Why I am winding down my Substack
Turning a new chapter on my online life
hello folks!
for those who have been reading stuff I’ve been writing, you might have noticed an arc:
first i started posting on my blog
then i started posting exclusively on substack
then i posted in both places and lamented how uncomfortably fragmented that felt
in effect, i wrote and published less and less
well, i think it’s time to hang up the towel of Substack. in this post i’ll share why.
first, i realised i don’t need growth in my email list. i’m perfectly fine if my email list doesn’t grow at all, because i realised i’m not interestesd in making money through newsletter subscriptions (have you met anyone doing this? it’s a lot of work!).
neither do i care to amass subscribers for a “just in case” scenario where i’d have something to sell, like an app or a course. i realise that my connections with people on linkedin is good enough for doing that.
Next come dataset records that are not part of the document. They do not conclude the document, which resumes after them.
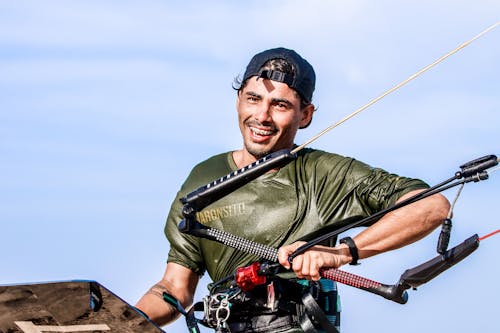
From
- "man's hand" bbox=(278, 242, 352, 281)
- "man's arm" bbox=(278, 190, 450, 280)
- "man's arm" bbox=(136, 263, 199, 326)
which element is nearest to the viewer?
"man's hand" bbox=(278, 242, 352, 281)

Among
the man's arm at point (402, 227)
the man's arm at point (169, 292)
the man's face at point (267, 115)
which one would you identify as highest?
the man's face at point (267, 115)

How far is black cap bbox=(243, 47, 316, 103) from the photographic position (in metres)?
8.50

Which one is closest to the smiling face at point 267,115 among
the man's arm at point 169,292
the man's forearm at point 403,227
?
the man's arm at point 169,292

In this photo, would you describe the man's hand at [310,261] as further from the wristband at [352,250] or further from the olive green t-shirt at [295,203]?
the olive green t-shirt at [295,203]

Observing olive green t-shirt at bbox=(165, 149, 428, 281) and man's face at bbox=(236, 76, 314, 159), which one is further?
man's face at bbox=(236, 76, 314, 159)

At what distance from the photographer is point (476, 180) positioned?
6.03 meters

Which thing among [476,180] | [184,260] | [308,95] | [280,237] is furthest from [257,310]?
[476,180]

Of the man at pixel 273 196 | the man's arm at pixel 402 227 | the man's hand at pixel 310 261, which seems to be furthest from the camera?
the man at pixel 273 196

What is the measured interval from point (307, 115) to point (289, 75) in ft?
1.84


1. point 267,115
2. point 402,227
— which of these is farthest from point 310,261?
point 267,115

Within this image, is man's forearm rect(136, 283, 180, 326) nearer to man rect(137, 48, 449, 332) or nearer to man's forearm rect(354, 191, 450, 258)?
man rect(137, 48, 449, 332)

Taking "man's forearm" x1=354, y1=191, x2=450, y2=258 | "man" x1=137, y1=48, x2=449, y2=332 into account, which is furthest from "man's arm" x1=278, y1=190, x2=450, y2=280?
"man" x1=137, y1=48, x2=449, y2=332

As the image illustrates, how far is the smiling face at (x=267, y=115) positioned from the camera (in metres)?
8.49

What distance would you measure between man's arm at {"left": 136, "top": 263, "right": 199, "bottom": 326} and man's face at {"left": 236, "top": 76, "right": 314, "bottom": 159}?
1.29m
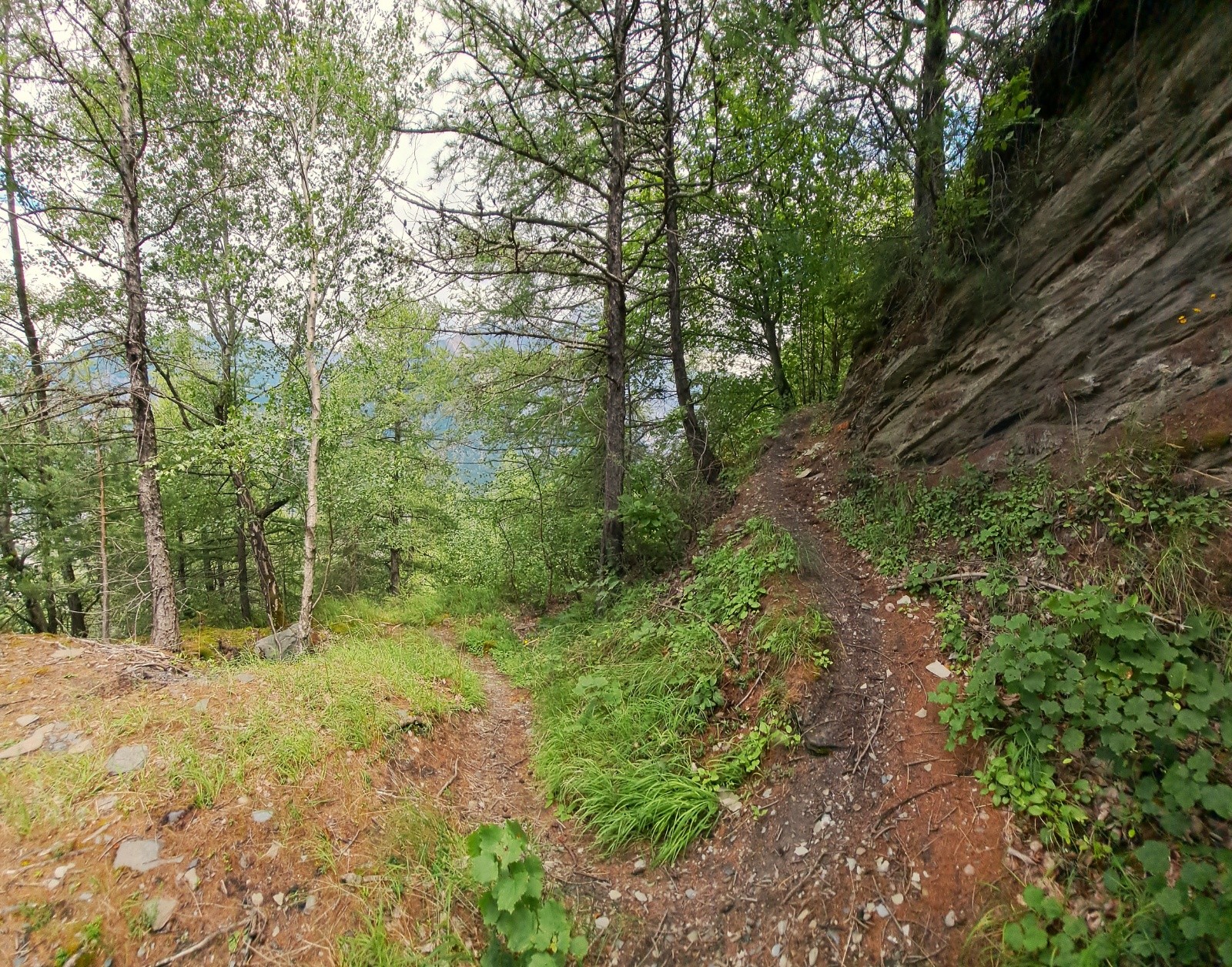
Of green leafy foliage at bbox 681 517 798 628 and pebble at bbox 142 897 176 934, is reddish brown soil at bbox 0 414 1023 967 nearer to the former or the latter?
pebble at bbox 142 897 176 934

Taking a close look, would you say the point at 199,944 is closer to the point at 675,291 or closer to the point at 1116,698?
the point at 1116,698

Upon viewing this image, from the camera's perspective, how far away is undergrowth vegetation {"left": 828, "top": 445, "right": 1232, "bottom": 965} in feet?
6.56

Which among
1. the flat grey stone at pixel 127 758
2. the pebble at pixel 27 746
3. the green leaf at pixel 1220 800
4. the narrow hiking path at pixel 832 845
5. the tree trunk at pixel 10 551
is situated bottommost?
the narrow hiking path at pixel 832 845

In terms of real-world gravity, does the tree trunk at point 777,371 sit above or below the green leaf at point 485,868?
above

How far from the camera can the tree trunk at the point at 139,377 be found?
6.68 m

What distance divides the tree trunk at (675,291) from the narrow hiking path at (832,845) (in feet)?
14.2

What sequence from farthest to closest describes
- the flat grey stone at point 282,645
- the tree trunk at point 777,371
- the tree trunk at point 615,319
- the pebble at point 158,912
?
the tree trunk at point 777,371 < the flat grey stone at point 282,645 < the tree trunk at point 615,319 < the pebble at point 158,912

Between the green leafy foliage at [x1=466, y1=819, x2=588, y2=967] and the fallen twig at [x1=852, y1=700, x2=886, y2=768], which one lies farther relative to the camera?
the fallen twig at [x1=852, y1=700, x2=886, y2=768]

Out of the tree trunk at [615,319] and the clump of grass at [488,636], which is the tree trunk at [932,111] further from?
the clump of grass at [488,636]

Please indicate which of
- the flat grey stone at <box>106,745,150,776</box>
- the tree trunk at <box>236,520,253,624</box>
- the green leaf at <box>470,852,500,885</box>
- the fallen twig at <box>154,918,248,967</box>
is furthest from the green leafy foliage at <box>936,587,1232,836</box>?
the tree trunk at <box>236,520,253,624</box>

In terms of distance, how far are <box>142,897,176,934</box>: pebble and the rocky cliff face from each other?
22.0 ft

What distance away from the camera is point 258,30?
726 cm

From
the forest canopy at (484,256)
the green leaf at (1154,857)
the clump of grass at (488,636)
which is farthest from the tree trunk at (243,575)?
the green leaf at (1154,857)

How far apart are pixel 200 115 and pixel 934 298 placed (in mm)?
12029
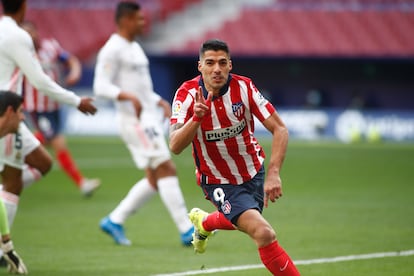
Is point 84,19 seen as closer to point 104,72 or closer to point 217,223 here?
point 104,72

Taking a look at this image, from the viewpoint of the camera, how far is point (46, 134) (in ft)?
47.1

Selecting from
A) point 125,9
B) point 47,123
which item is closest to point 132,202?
point 125,9

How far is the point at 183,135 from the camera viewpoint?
6262 millimetres

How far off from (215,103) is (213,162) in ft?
1.64

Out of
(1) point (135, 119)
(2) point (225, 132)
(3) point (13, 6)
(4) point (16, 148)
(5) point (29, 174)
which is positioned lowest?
(5) point (29, 174)

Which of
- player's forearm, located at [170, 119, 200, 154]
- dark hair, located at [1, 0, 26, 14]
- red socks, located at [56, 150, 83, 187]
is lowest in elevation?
red socks, located at [56, 150, 83, 187]

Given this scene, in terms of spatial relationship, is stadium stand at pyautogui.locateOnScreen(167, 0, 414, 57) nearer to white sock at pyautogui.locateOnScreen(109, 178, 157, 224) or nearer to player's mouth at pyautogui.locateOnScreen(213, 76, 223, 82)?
white sock at pyautogui.locateOnScreen(109, 178, 157, 224)

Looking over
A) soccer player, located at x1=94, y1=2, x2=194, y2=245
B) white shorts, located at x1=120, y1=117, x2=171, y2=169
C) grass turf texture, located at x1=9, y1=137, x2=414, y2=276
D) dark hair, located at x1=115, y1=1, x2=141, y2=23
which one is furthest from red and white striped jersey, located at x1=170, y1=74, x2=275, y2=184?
dark hair, located at x1=115, y1=1, x2=141, y2=23

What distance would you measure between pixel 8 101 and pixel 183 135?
1993 millimetres

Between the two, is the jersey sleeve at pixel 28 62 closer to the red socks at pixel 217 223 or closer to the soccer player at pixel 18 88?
the soccer player at pixel 18 88

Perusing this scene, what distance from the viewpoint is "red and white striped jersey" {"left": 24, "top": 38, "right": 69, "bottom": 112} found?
14.7m

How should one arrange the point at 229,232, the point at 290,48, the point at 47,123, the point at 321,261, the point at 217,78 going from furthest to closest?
1. the point at 290,48
2. the point at 47,123
3. the point at 229,232
4. the point at 321,261
5. the point at 217,78

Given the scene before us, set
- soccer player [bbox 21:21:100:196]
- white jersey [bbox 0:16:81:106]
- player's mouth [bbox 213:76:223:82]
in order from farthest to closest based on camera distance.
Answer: soccer player [bbox 21:21:100:196], white jersey [bbox 0:16:81:106], player's mouth [bbox 213:76:223:82]

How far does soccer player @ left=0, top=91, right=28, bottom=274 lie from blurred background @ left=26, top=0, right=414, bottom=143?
21838 mm
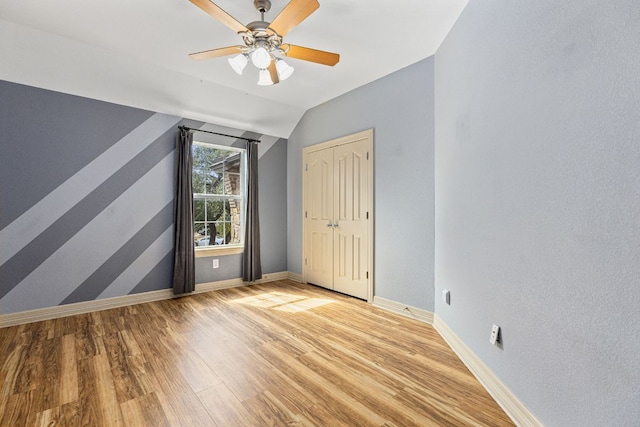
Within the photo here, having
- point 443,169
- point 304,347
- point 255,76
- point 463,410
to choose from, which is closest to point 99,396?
point 304,347

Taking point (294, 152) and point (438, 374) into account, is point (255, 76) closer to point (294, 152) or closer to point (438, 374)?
point (294, 152)

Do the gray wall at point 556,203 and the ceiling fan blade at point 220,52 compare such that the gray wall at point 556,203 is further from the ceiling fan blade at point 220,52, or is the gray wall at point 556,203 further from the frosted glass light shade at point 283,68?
the ceiling fan blade at point 220,52

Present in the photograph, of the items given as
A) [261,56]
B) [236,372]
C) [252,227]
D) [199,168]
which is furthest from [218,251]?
[261,56]

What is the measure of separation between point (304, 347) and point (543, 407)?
1594mm

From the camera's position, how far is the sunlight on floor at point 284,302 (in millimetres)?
3490

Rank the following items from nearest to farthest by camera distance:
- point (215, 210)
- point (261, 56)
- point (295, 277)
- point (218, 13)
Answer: point (218, 13)
point (261, 56)
point (215, 210)
point (295, 277)

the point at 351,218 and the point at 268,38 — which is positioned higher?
the point at 268,38

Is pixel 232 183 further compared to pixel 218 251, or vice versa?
pixel 232 183

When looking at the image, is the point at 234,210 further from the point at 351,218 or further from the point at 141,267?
the point at 351,218

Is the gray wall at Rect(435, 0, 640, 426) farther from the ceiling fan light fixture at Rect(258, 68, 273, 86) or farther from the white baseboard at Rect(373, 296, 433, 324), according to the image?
the ceiling fan light fixture at Rect(258, 68, 273, 86)

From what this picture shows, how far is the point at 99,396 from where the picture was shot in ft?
5.82

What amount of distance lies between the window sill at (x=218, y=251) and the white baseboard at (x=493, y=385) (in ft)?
10.2

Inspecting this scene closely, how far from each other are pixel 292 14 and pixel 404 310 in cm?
292

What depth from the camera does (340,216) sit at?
406 cm
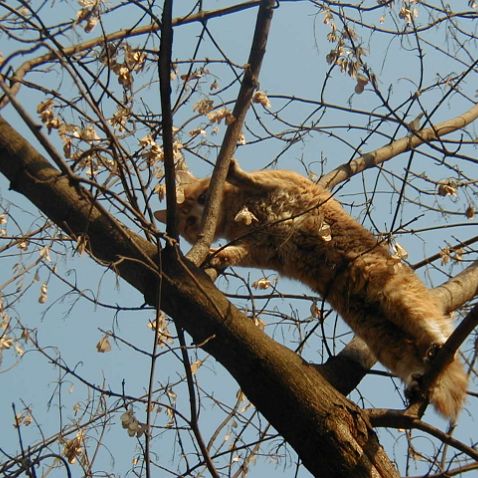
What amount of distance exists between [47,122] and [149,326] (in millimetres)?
1403

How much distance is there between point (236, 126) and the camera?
3252mm

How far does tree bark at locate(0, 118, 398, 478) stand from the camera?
8.07 feet

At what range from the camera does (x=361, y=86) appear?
3.38 m

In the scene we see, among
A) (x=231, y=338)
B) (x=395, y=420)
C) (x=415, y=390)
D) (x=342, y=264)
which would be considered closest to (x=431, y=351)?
(x=415, y=390)

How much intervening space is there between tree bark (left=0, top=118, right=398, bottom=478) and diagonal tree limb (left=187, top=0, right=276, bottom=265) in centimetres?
49

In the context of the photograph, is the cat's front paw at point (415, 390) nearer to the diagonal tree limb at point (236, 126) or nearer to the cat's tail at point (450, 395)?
the cat's tail at point (450, 395)

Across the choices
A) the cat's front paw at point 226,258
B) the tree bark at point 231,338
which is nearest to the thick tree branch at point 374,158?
the cat's front paw at point 226,258

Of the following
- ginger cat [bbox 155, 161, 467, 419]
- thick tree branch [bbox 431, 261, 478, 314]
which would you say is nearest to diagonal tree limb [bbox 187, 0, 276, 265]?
ginger cat [bbox 155, 161, 467, 419]

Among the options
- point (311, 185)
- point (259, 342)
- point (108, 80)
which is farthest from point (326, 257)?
point (108, 80)

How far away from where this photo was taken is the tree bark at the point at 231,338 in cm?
246

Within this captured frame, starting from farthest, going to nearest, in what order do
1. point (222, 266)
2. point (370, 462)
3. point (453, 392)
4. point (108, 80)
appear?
point (222, 266) → point (453, 392) → point (108, 80) → point (370, 462)

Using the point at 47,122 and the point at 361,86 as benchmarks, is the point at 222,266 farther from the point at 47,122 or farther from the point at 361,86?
the point at 47,122

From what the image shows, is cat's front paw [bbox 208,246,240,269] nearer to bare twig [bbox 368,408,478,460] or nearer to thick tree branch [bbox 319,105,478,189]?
thick tree branch [bbox 319,105,478,189]

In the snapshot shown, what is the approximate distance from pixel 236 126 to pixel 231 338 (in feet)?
3.72
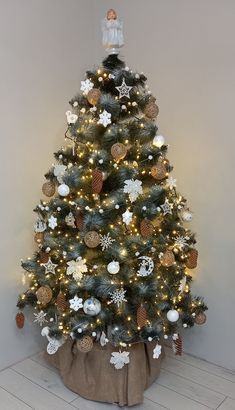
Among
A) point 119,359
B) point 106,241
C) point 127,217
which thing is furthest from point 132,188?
point 119,359

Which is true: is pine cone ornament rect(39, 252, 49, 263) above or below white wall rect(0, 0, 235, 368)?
below

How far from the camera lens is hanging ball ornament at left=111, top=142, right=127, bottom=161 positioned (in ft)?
5.51

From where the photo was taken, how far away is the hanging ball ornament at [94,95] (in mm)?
1759

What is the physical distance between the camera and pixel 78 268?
1.77 m

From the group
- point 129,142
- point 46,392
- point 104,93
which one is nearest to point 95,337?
point 46,392

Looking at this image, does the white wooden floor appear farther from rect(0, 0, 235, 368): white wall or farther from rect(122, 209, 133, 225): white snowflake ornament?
rect(122, 209, 133, 225): white snowflake ornament

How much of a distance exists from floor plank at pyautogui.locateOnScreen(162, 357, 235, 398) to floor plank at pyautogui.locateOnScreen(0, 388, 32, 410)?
846 mm

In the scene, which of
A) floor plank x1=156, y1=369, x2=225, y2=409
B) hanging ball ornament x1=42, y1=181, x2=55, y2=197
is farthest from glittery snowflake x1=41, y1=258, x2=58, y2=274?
floor plank x1=156, y1=369, x2=225, y2=409

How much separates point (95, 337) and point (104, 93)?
1.23 meters

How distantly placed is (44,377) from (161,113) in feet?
5.74

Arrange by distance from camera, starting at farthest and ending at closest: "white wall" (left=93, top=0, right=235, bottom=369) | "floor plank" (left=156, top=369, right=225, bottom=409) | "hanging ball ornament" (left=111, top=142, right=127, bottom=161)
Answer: "white wall" (left=93, top=0, right=235, bottom=369) → "floor plank" (left=156, top=369, right=225, bottom=409) → "hanging ball ornament" (left=111, top=142, right=127, bottom=161)

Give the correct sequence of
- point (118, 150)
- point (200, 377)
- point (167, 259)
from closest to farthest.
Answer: point (118, 150) → point (167, 259) → point (200, 377)

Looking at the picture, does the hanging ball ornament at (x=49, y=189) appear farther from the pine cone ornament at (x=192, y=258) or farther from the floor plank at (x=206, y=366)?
the floor plank at (x=206, y=366)

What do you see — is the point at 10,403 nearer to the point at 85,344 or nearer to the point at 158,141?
the point at 85,344
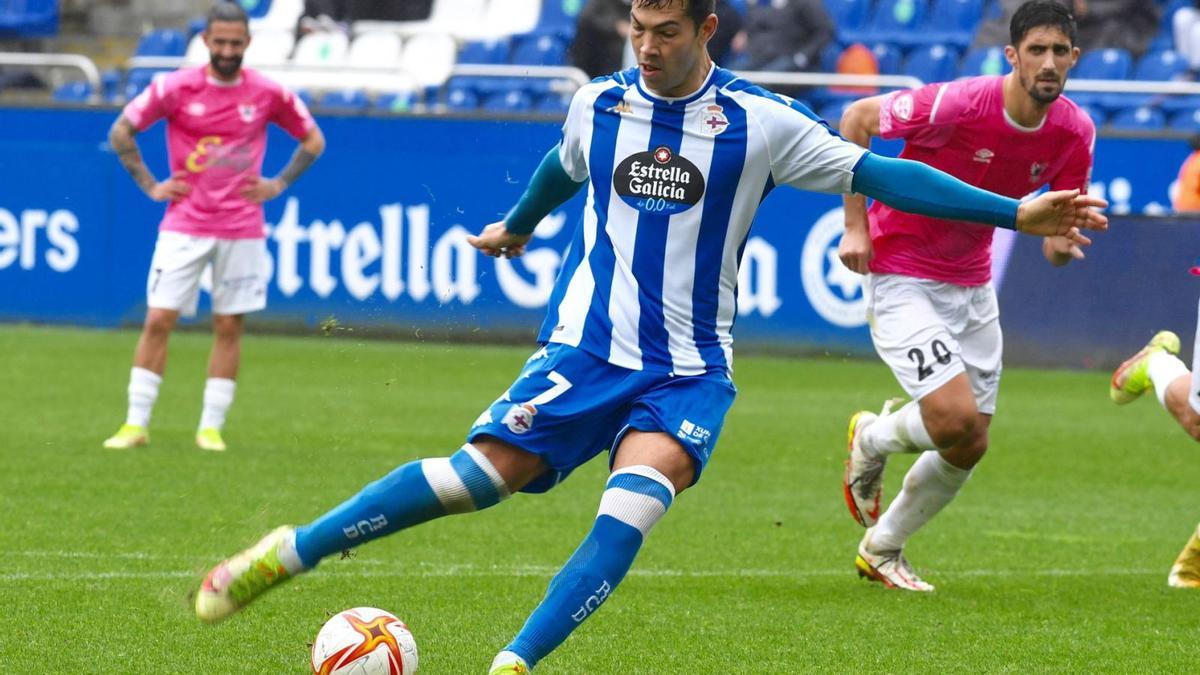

so yeah, i don’t really need to be on a platform like substack anymore because i now know that i don’t need my email list to grow, despite what everyone on the internet keeps yelling at me to do. “you need to start collecting emails yesterday!”... “it’s the only durable distribution channel that you actually own.” i don’t want to care about that anymore.
second, substack is annoying to use. it’s 2026, the year of AI agents. why am i still forced to write in a rich text editor that doesn’t compatibly copy-paste to any other software? markdown is plain text with some added syntax, so copy-pasting just works. i miss that. incidentally, my blog (open sourced on github) has been written in markdown for many years now and i’m happy to go back to writing this way. in lowercase if i so wish to, tyvm.
third, substack newsletters only really grow and ‘succeed’ when you have a tight thematic core. lenny’s newsletter is about product management and AINews is about AI news.
i could never stick to a thematic core. i’ve learned that i get really bored if i have to stick to publishing about a specific topic (i’ve tried many of these over the years, from vulnerability-maxxing to growing rich slowly). i have a neurotic personality and i’m always thinking about things, and said things are myriad and hard to put into a neat box. so substack’s platform was never going to help my newsletter grow - i just had to learn this by trying a lot of things.
fourth, the ‘every post is a newsletter email’ model never quite stuck with me. i’ve written a lot less regularly since i started posting exclusively on substack, and i think it’s because i believe each post always needed to clear a certain bar for it to be ‘worthy’ of landing in someone’s inbox. this is true. i want to respect people’s time. even a post like this one can be hard to justify as worthy of being in someone’s inbox, so i might have very well NOT written it in the first place - the reason i ended up writing this is i’m doing it on my blog, not substack, so i don’t have to worry about its worthiness. the post can just exist quietly on the web. i can point people IRL to it when i want and let it be quietly discovered via good old SEO otherwise.
anyway, you may still be reading this as a substack post, but this will be the last one via substack. going forward i’ll only send out the occasional email when i have something deemed share-worthy with you.
in the meantime, if you’ve enjoyed reading me over the months and years, you’ll find my newest posts on nickang.com. i expect i’ll be posting at a 1-2x per week cadence again. a lot more random (but always truthful, hopefully) posts coming soon.
thanks for sticking around as i grow up as a human being on the internet, y’all. i appreciate you!